>> begin Entries shown
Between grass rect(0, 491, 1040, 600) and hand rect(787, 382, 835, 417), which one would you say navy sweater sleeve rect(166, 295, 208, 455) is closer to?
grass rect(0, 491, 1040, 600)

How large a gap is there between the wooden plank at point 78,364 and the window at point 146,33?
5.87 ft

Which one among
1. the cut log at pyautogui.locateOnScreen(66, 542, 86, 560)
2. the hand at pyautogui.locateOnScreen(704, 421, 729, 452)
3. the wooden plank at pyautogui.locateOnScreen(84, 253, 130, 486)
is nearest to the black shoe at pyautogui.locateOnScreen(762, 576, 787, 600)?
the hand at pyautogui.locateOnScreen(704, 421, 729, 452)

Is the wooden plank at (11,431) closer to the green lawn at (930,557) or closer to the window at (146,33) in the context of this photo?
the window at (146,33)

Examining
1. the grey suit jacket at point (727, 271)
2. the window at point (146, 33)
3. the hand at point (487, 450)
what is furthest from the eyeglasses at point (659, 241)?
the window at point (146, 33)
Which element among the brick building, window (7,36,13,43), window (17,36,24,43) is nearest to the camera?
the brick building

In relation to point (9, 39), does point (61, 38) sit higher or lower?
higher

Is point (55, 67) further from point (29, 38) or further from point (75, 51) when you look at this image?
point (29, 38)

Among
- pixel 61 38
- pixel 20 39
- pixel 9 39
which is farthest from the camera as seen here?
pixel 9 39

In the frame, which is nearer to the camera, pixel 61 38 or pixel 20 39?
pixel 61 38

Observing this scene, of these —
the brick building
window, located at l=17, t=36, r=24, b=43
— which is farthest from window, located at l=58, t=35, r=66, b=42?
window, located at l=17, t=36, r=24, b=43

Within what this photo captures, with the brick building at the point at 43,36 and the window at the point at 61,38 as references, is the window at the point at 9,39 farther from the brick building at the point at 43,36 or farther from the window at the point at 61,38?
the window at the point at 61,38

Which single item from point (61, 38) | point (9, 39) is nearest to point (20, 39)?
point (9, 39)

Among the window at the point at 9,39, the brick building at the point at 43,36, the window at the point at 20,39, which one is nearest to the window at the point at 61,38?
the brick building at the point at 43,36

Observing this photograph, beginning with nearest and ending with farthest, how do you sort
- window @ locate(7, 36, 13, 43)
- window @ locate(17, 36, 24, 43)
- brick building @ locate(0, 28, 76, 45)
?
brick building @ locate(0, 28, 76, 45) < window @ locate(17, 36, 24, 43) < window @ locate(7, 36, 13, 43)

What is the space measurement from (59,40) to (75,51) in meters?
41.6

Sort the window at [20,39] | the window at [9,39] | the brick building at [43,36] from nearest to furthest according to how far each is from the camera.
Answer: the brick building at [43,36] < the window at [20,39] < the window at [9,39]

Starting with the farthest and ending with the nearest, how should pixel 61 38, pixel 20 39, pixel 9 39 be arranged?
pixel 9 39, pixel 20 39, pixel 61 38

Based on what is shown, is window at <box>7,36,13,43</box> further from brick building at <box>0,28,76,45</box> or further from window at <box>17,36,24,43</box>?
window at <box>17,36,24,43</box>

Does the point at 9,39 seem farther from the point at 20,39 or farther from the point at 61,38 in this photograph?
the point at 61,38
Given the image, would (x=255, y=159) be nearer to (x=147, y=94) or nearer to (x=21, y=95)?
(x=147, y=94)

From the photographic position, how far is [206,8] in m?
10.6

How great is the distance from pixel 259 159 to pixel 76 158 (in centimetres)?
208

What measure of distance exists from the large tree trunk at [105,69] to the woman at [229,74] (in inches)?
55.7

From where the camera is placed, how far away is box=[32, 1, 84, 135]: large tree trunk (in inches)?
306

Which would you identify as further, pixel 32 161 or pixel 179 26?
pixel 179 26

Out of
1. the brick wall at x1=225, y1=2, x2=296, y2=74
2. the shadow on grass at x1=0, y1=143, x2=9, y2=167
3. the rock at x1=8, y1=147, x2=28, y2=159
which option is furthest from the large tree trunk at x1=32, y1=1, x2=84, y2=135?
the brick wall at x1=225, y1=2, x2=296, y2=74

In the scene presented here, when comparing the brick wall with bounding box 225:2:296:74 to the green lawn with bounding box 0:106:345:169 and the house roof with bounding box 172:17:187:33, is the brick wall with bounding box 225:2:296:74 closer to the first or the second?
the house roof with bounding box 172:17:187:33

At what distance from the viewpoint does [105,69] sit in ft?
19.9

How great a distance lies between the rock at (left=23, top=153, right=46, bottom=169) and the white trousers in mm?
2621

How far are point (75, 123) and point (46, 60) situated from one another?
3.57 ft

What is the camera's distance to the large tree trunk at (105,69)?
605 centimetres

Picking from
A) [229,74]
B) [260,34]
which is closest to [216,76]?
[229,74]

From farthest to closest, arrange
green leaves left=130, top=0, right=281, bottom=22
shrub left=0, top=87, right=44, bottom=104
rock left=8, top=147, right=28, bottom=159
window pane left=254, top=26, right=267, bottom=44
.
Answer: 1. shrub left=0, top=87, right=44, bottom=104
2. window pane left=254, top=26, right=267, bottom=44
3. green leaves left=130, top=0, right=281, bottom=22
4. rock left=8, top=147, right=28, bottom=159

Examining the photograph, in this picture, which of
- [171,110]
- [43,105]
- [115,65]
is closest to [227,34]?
>> end Entries shown
>> begin Entries shown
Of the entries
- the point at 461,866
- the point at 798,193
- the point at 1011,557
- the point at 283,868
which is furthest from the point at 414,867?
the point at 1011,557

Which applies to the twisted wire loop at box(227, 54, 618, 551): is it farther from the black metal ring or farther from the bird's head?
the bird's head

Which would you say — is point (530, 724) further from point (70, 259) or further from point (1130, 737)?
>> end Entries shown
● What you will do: Render everything from the line containing "Examining the photograph, in" down to the line containing "is closest to [227,34]?" as a JSON list of strings, one string per line, with blank lines omitted.

● Written answer:
[
  "Examining the photograph, in this picture, which of",
  "- [171,110]",
  "- [43,105]",
  "- [115,65]",
  "is closest to [227,34]?"
]